Several months ago a friend of mine approached me and said that she felt led to ask me to help her teach a Tuesday night girls' Bible Study. I was SO excited.
Let me preface all of this with a backstory.
When I was 16 I went to church camp with my youth group and I rededicated my life to Christ. They asked all the new believers to come up on stage, and the stage was filled with teens beaming with new promise. I wasn't a new believer, so I stayed on the floor. THEN they asked people to come up who felt like they were being called into the ministry. To this day, I can't explain it. It was like a magnetic force that was pulling me up to that stage. A friend walked with me to the steps, but I went up alone. I stood there together with people who had felt the same call that I had. We smiled and hoped and dreamed together for a breif moment. I got home, told my parents, told a few more people. I got home, was on fire for God...
and then I turned 18 and turned into a stupid 18 year old.
7 years later, I'm a 25 year old stay-at-home mom to two awesome (and insane) little girls.
I went to college for Religious Studies, but then the hubby joined the Army and we went all the way to Washington, and it was like a dream of mine had died.
So when my friend approached me about doing this Bible study, I was beyond excited. A spark ignited that my soul hadn't seen in almost a decade.
Tuesday nights were AWESOME! Just a small group of girls, we usually had 4 or 5 (2 of them were her daughters), and I was just as content as I could be.
I was introduced to the youth pastor, and I told him I would like to help out if I could. I really didn't think I would actually get to do anything. I thought they might let me teach every now and then.
Then I started singing with the praise team.
There's a back story here too. When I was a little girl, people loved to hear me sing, but as I got older, nobody cared anymore. I didn't sing nearly as well as the people around me. I wasn't picked for solos, I didn't make a few audition choirs, I didn't even make it into the Chorale the first time I tried out for University choir.
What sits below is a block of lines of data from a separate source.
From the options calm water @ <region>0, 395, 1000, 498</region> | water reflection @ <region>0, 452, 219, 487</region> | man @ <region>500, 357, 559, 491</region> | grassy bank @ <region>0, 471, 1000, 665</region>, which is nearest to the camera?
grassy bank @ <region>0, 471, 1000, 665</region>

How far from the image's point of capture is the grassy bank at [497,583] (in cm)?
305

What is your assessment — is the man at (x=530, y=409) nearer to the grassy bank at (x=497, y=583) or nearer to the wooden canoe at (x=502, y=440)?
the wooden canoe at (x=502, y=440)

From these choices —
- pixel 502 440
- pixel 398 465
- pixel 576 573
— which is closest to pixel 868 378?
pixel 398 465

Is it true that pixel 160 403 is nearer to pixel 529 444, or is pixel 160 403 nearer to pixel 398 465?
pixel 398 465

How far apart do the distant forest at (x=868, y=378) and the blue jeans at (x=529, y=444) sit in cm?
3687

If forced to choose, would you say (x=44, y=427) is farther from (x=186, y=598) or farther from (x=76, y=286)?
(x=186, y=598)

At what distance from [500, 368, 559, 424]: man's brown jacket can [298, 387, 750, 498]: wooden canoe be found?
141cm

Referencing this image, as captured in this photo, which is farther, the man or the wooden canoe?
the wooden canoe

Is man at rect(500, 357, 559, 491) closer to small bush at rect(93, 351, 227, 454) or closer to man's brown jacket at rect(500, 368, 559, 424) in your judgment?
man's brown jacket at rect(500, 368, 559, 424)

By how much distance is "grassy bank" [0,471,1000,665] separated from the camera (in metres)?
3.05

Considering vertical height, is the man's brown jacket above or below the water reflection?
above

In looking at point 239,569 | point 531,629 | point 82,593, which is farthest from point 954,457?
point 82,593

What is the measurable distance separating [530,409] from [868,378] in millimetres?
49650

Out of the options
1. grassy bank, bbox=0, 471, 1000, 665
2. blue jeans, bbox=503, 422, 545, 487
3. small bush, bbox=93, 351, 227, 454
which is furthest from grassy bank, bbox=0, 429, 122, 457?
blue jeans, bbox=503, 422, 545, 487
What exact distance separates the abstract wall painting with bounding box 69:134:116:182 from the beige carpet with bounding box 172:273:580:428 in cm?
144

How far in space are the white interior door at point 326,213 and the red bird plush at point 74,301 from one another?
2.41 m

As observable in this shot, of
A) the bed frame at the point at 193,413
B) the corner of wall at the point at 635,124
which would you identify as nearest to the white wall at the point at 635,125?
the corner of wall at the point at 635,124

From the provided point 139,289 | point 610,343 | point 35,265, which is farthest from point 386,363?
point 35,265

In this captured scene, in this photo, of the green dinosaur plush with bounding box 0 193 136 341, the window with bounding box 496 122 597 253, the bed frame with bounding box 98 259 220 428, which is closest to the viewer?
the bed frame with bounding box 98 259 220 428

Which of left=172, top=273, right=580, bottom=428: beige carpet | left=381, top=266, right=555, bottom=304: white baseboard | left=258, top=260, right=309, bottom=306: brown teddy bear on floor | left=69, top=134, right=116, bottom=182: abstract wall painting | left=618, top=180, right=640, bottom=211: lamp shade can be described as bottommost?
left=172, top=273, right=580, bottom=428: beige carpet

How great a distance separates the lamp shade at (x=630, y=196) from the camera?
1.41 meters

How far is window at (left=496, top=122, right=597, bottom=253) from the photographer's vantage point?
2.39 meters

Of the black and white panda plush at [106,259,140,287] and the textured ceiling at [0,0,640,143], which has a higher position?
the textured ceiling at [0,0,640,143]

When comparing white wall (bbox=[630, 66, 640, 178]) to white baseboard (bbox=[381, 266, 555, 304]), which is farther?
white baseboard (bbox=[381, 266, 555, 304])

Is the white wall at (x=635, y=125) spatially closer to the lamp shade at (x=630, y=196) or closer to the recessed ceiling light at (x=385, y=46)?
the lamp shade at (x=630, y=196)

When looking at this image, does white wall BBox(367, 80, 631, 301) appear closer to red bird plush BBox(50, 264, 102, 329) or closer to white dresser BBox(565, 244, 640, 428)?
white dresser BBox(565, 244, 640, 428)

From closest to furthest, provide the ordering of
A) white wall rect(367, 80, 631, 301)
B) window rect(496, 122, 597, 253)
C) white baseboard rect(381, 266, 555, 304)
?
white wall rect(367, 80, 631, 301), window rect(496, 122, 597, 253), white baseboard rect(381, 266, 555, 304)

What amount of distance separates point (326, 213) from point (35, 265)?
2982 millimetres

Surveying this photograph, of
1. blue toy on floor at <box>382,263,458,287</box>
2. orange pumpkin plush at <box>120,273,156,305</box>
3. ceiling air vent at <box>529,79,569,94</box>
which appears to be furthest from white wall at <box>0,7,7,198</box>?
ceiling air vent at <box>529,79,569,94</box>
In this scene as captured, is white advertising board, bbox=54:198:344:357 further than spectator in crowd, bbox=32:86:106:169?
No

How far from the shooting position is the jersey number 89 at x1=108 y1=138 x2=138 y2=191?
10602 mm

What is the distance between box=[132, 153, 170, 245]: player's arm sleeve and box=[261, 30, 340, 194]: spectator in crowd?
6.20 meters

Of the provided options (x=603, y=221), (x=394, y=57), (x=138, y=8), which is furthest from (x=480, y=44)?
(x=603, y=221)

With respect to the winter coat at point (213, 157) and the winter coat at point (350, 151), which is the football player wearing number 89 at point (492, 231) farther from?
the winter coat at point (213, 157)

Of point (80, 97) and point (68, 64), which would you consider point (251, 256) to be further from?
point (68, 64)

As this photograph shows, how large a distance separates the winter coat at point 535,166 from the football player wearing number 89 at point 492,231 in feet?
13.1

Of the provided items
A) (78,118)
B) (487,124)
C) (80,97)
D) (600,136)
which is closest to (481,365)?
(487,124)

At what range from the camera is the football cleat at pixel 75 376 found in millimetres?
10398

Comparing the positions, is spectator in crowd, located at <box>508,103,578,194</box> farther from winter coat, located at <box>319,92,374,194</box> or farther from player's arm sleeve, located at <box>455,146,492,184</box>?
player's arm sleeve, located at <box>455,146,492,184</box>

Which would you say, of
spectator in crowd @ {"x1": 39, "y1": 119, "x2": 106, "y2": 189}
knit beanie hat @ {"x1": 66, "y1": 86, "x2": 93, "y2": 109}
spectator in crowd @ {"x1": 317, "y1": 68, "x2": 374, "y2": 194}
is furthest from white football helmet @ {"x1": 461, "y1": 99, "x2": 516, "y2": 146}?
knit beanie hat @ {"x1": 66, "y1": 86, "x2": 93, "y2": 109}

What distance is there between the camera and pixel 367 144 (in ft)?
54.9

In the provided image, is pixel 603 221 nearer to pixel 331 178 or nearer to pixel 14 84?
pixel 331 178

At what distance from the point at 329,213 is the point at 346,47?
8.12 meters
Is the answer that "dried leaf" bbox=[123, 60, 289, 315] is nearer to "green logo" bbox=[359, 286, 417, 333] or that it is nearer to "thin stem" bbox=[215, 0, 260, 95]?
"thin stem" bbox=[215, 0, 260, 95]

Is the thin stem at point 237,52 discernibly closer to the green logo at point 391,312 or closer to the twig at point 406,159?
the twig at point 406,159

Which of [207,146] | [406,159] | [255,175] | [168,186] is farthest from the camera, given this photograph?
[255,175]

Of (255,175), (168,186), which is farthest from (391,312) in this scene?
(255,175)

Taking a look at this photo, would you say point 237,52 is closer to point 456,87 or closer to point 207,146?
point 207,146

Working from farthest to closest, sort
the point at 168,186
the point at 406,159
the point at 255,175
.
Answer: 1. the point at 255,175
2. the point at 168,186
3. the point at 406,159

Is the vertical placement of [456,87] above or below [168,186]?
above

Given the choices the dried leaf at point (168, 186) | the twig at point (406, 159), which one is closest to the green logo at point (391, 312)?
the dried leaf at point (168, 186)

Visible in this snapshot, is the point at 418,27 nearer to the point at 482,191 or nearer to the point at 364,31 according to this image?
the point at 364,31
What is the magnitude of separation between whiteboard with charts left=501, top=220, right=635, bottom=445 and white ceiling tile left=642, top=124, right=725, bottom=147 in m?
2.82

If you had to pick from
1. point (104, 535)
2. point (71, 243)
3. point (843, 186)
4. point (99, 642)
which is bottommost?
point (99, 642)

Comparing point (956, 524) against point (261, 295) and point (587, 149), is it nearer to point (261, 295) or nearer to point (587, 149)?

I assumed and accepted that I was a mediocre singer, and happily sat in the background as my alto self.
Then they asked me to try out for the Praise Team at church, and I made it, and then they put me on stage twice a month. I was SO confused. Nobody had told me I had a good voice for years and years and years. I didn't think I was anywhere close to good enough to sing in front of people, and yet, there I was, twice a month, on stage, singing. Terrified, self-conscious, and confused... singing.
Once the youth pastor got to know us a little better, and had heard me sing, he approached me about an opportunity that I NEVER thought I would be qualified for: Youth Praise Team Leader. 1- I don't read music well 2 - I know like |-----| <That much about music theory 3 - I play ZERO instruments 4 - I don't have a great voice 5 - Like 3 of the youth knew me.
Despite all the reasons for me not to take the position, my brain was like YYYYYYEEEEEEESSSSSSS! I mean, screaming, whooping, and hollering, YES. It was weird, so I said yes.
And here we are 4 months into this thing, and my life has been overhauled.
I thought I would totally bomb, but I was excited to try because I thought I would have the opportunity to pour into these young people and love on them. I thought I could be a good influence and a source of encouragement. I thought I could offer them some life advice and coping mechanisms. I thought, I thought, I thought... wrong.
These young people have poured into me more than I could have EVER poured into them. They are the ones teaching me life lessons and loving on me. They have influenced me and been a source of encouragement to me. They have had some very wise advice, and just being in their presence has been a coping mechanism all its own.
Our little band is so awesome, y'all. I come home every Wednesday night after performing and I just cry. I am SO proud. They are such talented individuals. They're just awesome. We took a rag-tag group of people, with 3/4 of us not having a clue what to do, and now we make music. We make rocking Christian music. We praise our God with song... and it is awesome.
Never in my life have I felt more fulfilled, humbled, overjoyed, or right. This is where I am supposed to be right now. This is where my heart is. When the Army tells us we have to leave KY, they're going to have to pry me away from that Youth Department with a crane (if I don't start hitting the gym more, that's the instrument they'll have to use).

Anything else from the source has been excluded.